The old posts are still available, but I'll migrate them over to Typo as soon as I can.

I've decided to stick with "Thin Air," despite the fact that it's wildly inappropriate these days. Now that I work for Smallthought, I expect to be near Vancouver again soon.

BASTUG Meeting

2005-09-15T11:28:41-07:00

I'm stoked that we're back on track with BASTUG, the Boston Area Smalltalk User's Group. It went on a short hiatus while I got married and Rob's wife had a baby, but now that things have settled down, we've decided on the third Tuesday of the month for regular meetings. That makes for short notice of this month's meeting, but here's where it will be:

Date: Tuesday, September 20, 2005
Time: 6:00 pm

The Joshua Tree Bar & Grille
256 Elm St.
Somerville, MA 02144
617-623-9910

map

Not Messages

2005-07-12T22:04:25-07:00

In my last post, I speculated that a hypothetical "good modelling language" wouldn't revolve around message-sending, but rather focus on the relationships between objects and making explicit the patterns of cooperating objects that we see in good OO design.
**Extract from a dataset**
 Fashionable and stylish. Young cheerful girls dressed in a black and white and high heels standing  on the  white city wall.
I shouldn't have imagined that I could get away with being that vague; Vincent Foley quickly asked the pertinent question:

I have a little question: I quite like Smalltalk (though I'm more a Ruby
guy), but I was wondering what you meant by a language that is not
message-oriented? What would that look like?

One of the first things I do when modelling is to identify some of the objects that will be in the model: the nouns in the domain language. These would be objects. I also want to classify objects, so they should have classes or types attached to them.
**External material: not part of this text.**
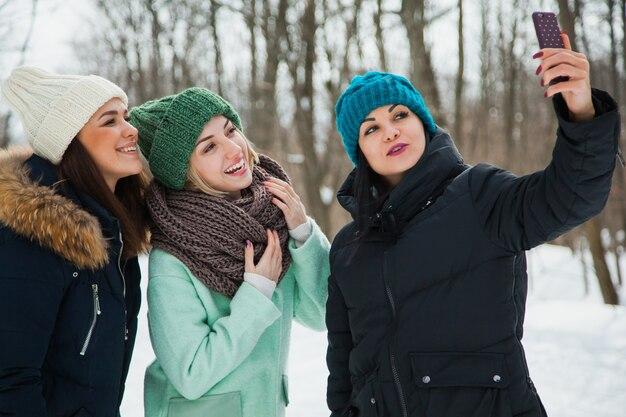 Drei freundinnen draußen in strickmützen an einem schneekalten winterwetter. lächelnde mädchen in warmen kleidern machen selfie auf schnee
I also want to describe relationships between objects. I'm imagining a way to build up complex relationships from simpler ones, in the same way that "high level" methods can call "low level" methods. Perhaps the language or libraries would provide basic relationships such as is-a and has-a. By combining several of these I could build complexity. For example, I might define the relationship between an invoice and line items like this:

an invoice has a collection of line items
an invoice has a total
a line item has a value
an invoice's total is the sum of the values of its line items

Now, this sort of declarative definition of relationships is great in the abstract, but I still need a way of causing computation to occur. The state of the program has to change over time, so I need a way to describe the changes that might happen in the relationships of objects at runtime. By defining a transformation, I provide a transition from one state to another. For example, I might say that given an invoice and a line item, the line item can be added to the invoice's collection.

Finally, all this needs to be hooked up to input and output. With the right hooks, input would create new objects, whose existence would trigger a cascade of transformations, state changes in the model, and ultimately, a result going to output.

I'm still doing a lot of hand-waving here, but one can at least imagine that such a language could exist, and perhaps what programming it might feel like. This notion of input triggering a cascade of transformations sounds a bit like monads, which makes me wonder if this is maybe a lazy functional language in disguise. I should probably take a cue from Blaine and learn Haskell.